§ The task:
Look through the listing below and report every line that contains "rays".
--- Input ---
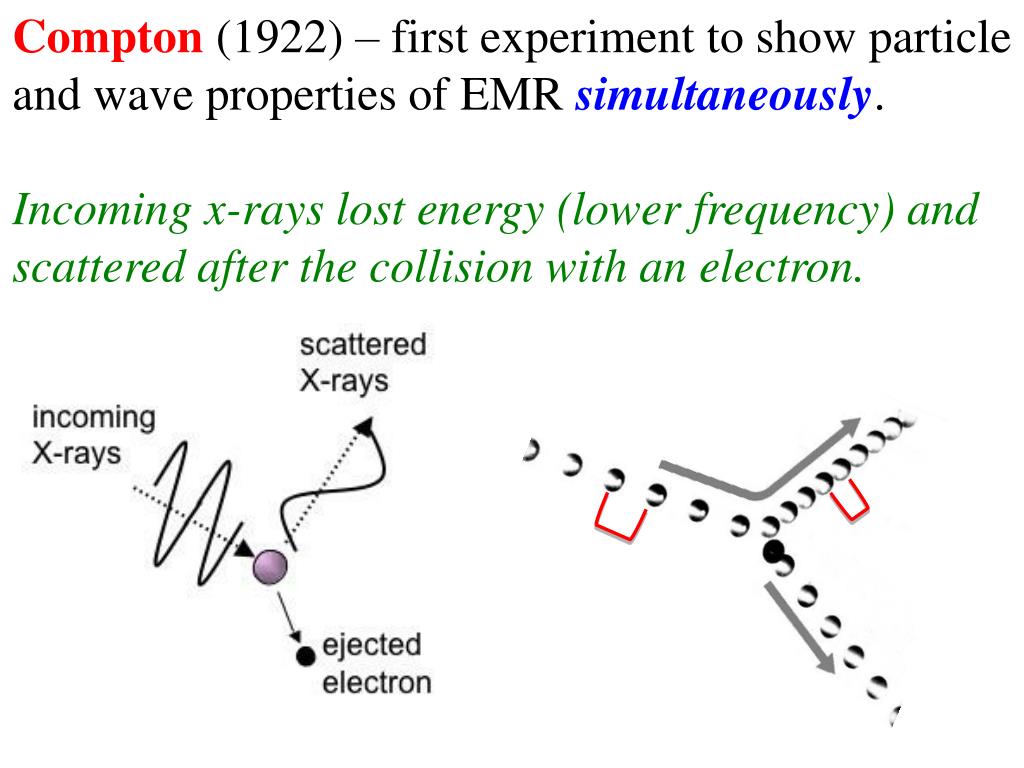 Compton (1922) – first experiment to show particle and wave properties of EMR simultaneously.

Incoming x-rays lost energy (lower frequency) and scattered after the collision with an electron.

scattered X-rays

incoming X-rays

ejected electron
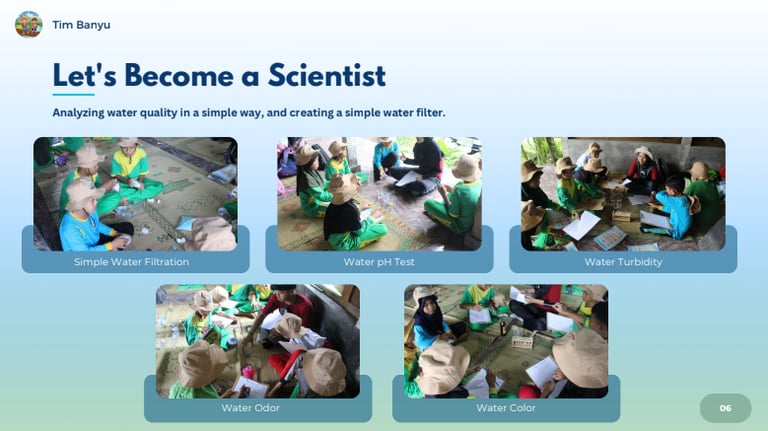 Tim Banyu

Let's Become a Scientist

Analyzing water quality in a simple way, and creating a simple water filter.

Simple Water Filtration

Water pH Test

Water Turbidity

Water Odor

Water Color

06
---
§ Task result:
Incoming x-rays lost energy (lower frequency) and scattered after the collision with an electron.
scattered X-rays
incoming X-rays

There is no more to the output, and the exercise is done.